How many has jobs with Sz?
If you dont what holds you back positives? Negatives? Cognitives? Or side effects
How many has jobs with Sz?
If you dont what holds you back positives? Negatives? Cognitives? Or side effects
ive never had a job, right now the negatives prob hold me back the most, then the positives, cognitve doesnt matter to me much i think i could stock shelves or somethin
I have a job interview this upcoming Thursday. It involves a role play exercise for half an hour.
I have no idea if I’ll get it but Id like to.
Age 19 to 28 when on stelazine I worked full time although I wasn’t 100%
When started new medication I haven’t been able to work . Tried several times in early thirties to work but breakthrough symptoms meant I would walk out of temp jobs. I hoped I would improve and eventually be able to work but now I’m 51 .
I’m held back by a back issue from physical jobs and anxiety related depression but it’s getting better so there’s that.
I’ve been at my current janitor job for 12 years.
Is that full time
Part time, 3 days a week, 6 hours a day.
I lasted over ten years in the occupation I went to college for. I often don’t give myself enough credit for this.
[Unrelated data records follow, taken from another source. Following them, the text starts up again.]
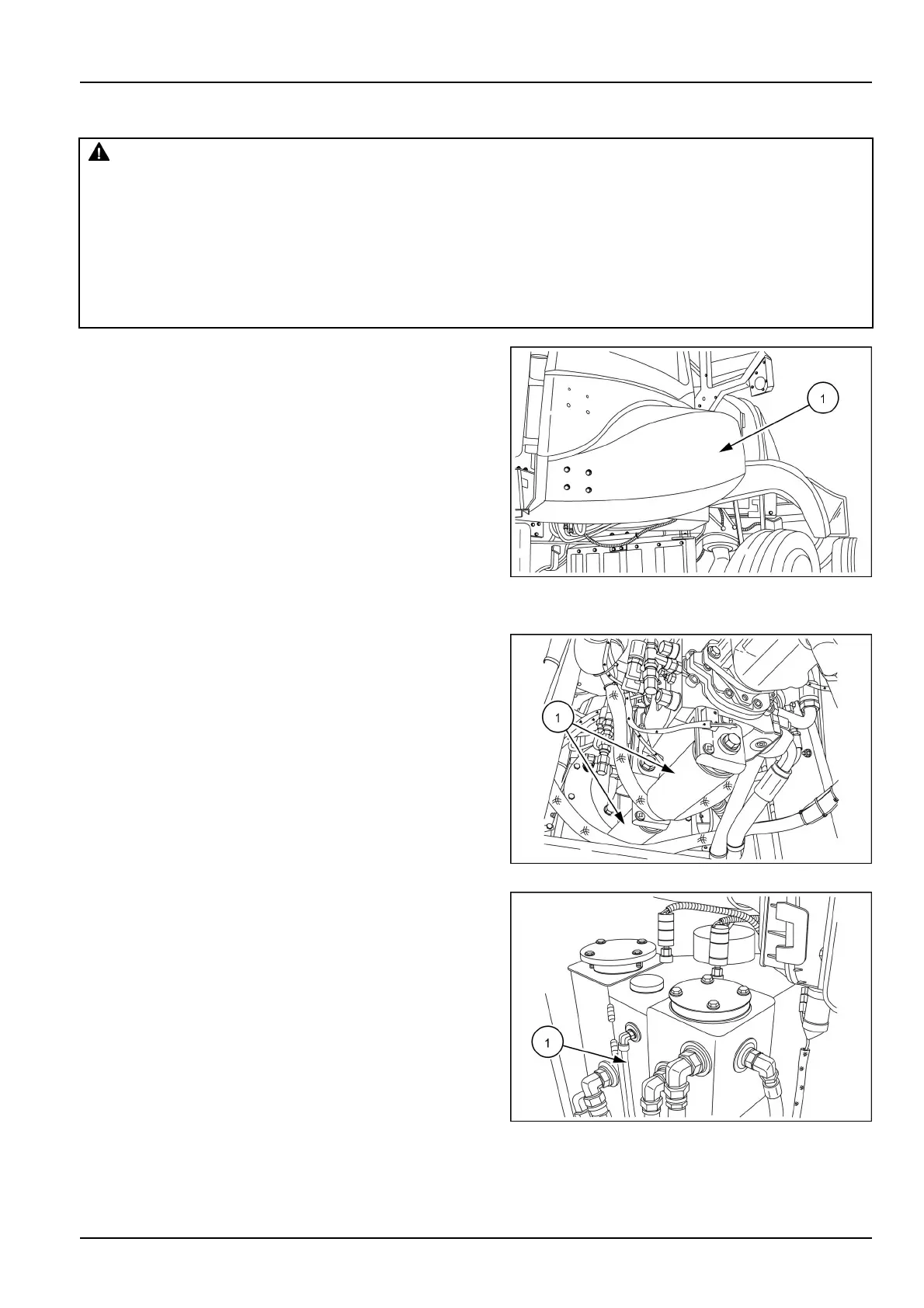 1

1

1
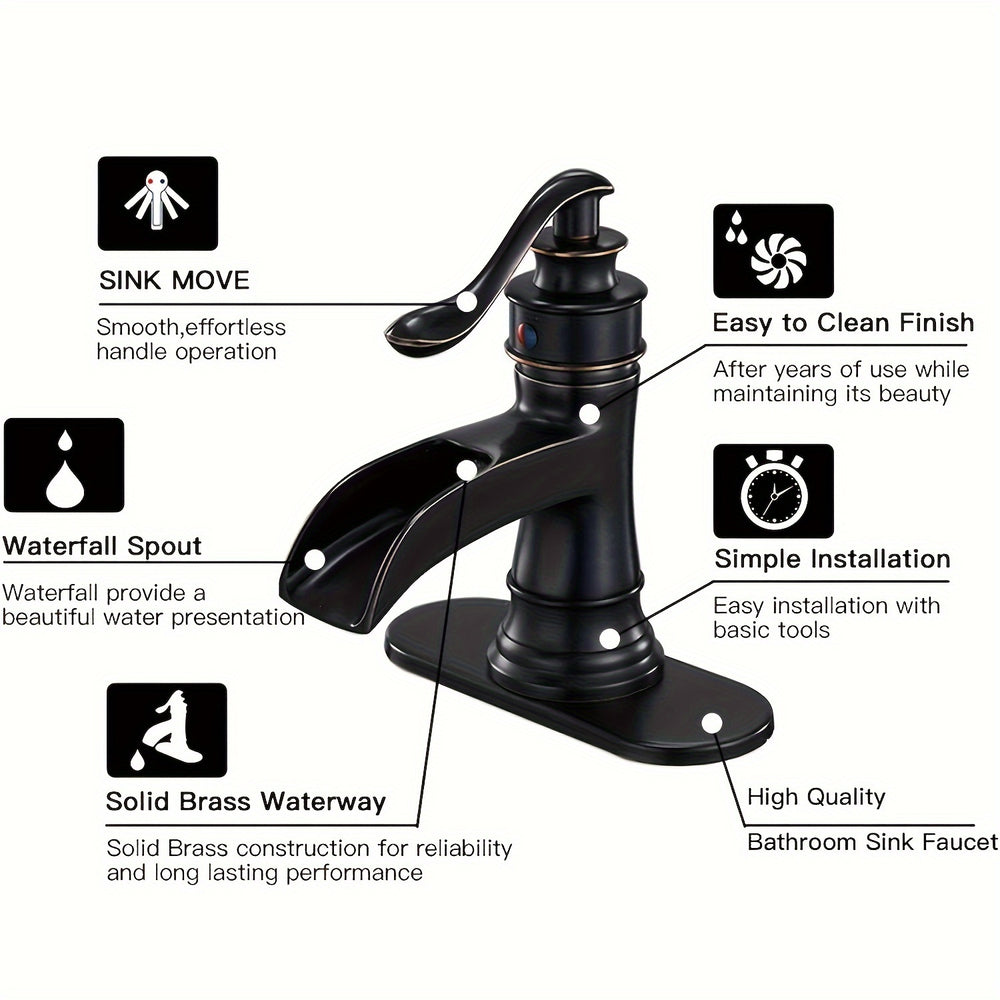 SINK MOVE

Smooth,effortless handle operation

Waterfall Spout

Waterfall provide a beautiful water presentation

Solid Brass Waterway

Solid Brass construction for reliability and long lasting performance

Easy to Clean Finish

After years of use while maintaining its beauty

Simple Installation

Easy installation with basic tools

High Quality

Bathroom Sink Faucet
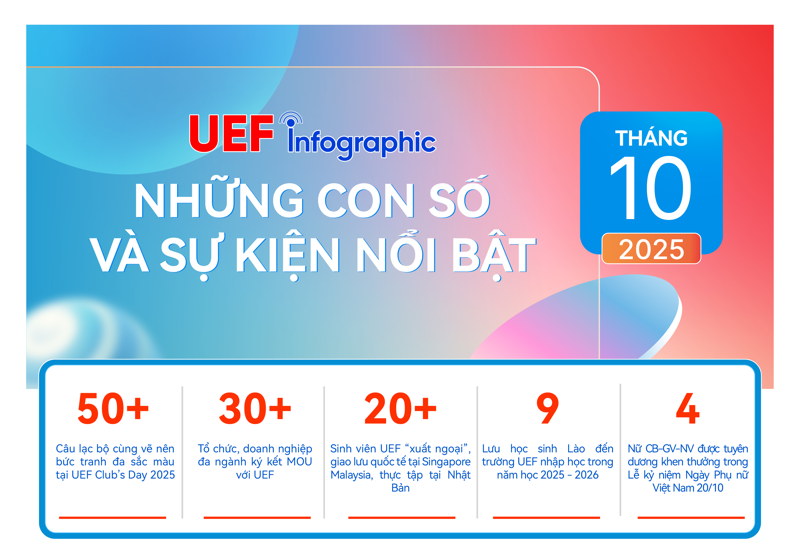 UEF Infographic

NHỮNG CON SỐ VÀ SỰ KIỆN NỔI BẬT

THÁNG 10 2025

50+
Câu lạc bộ cùng vẽ nên bức tranh đa sắc màu tại UEF Club's Day 2025

30+
Tổ chức, doanh nghiệp đa ngành ký kết MOU với UEF

20+
Sinh viên UEF "xuất ngoại", giao lưu quốc tế tại Singapore Malaysia, thực tập tại Nhật Bản

9
Lưu học sinh Lào đến trường UEF nhập học trong năm học 2025 - 2026

4
Nữ CB-GV-NV được tuyên dương khen thưởng trong Lễ kỷ niệm Ngày Phụ nữ Việt Nam 20/10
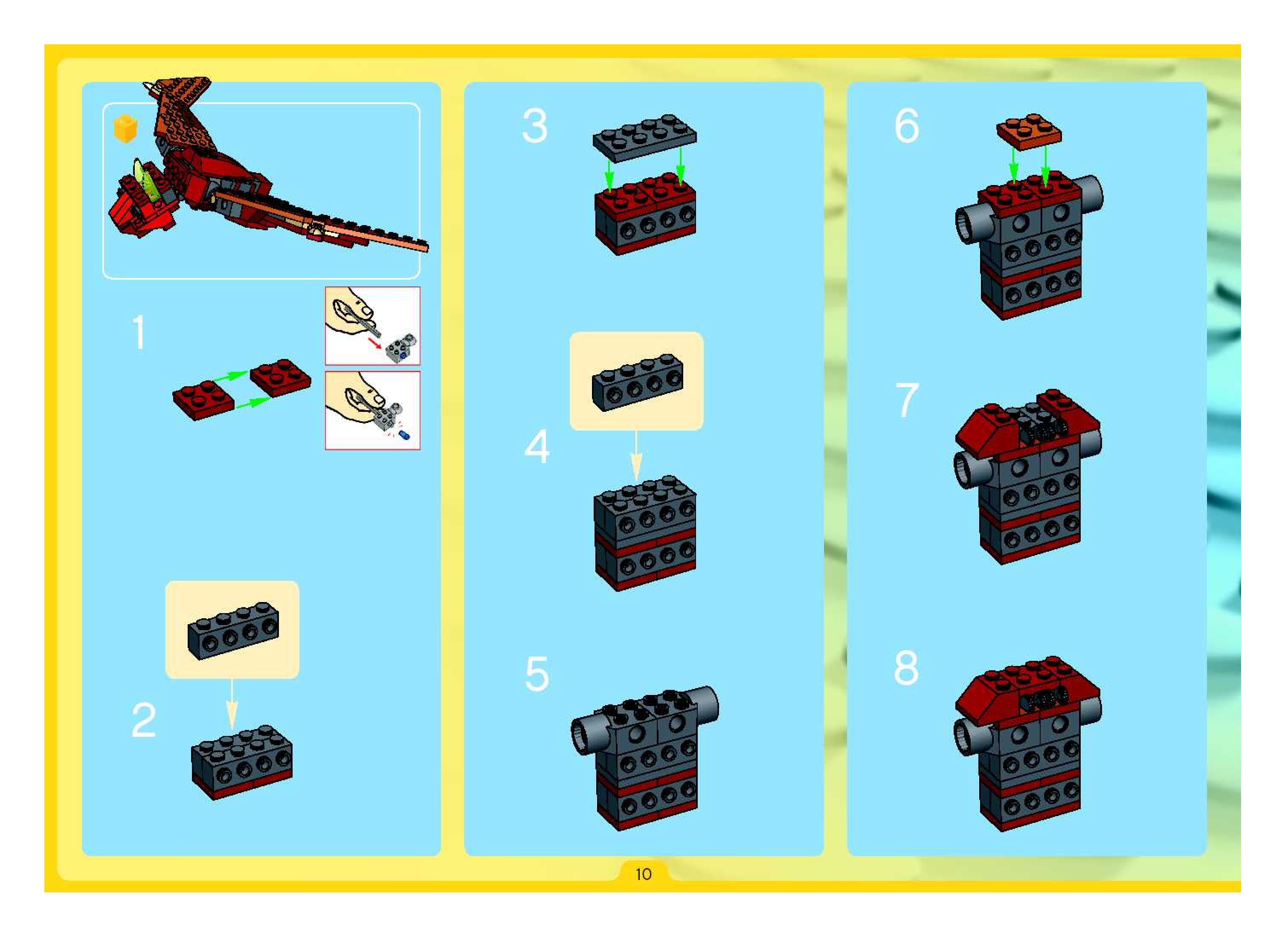 1

2

3

4

5

6

7

8

10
The SZ got worse over time and I had to quit.
I’m not working right now. Maybe I can work next year, if therapy goes well, and if I decide to try Invega and if this helps. The voices are a big distraction. I probably still see things that aren’t there. I often misread stuff. I get breakthrough symptoms even on 20 mg of Abilify. Anxiety makes things worse. My concentration and short term memory are poor. I worry that the bus system will be a unreliable if I do find work.
I’ve got great written communication skills, but I’m not so good at talking and the social stuff. Eye contact is hard for me. It’s easy for me to make a lot of mistakes if I get overwhelmed. In the last job, coworkers resented my presence. It would take me a while to list all the examples that demonstrate this…(or maybe it was the SZ distorting my thinking…I get gas lit all the time because of my illness. Example: “People aren’t that mean. You must be imagining it.”).
What do you mean by breakthrough symptoms
Before meds, I heard full paragraphs of talking. Some of it was scary, some of it just gibberish, and some of it was so interesting, I’d listen and listen.
In 2007 or 2008, I was at risk of losing my job, the voices got so bad. I was seeing stuff that wasn’t there, too. I went on Risperdal first, and this helped with noise sensitivity, voices, visuals, delusions and paranoia.
I’ve been on Abilify since 2010, which took the edge off the voices and other symptoms. I started off with 2 or 5 mg and it was eventually increased to 20 mg. For a while, I heard mostly random words, mixed with short sentences.
More and more voices have been getting through recently. Recently, I thought someone was following me, but I analyzed the situation using logic and realized it was a paranoid delusion. I’ve been put on 25 mg but this made me into a total zombie.
Voices and paranoia episodes that last up to a couple of hours every few days
I’m too burnt out to work. I have only a slight grasp on my sanity and work distracts me.
I sometimes feel that way. All my energy is diverted into just coping, I often feel I have nothing left over.
I’ve been broken for a very, very long time but I’ve managed to be employed most of the last 40 years.
Are you affected by all symptoms of the illness
I’m a professional Artist on Bandcamp & all the streaming services but i haven’t made much money, I’d have to tour to do that & fill up venues but I’m not at that stage yet
I also do loads for my mental health charity & Radio Station
I study part time, it’ll take me upto 9 years to complete this integrated masters (BSc+MSc)
I’ve never heard voices. When I’m working, I’m concentrating so much on the task I’m doing that the schizophrenia kinda fades into the background. I’m thinking so much about my surroundings and what I’m working on that I forget about my symptoms. They’re always there but for the most part, they’re lurking in the background.
Negative symptoms definitely hold me back.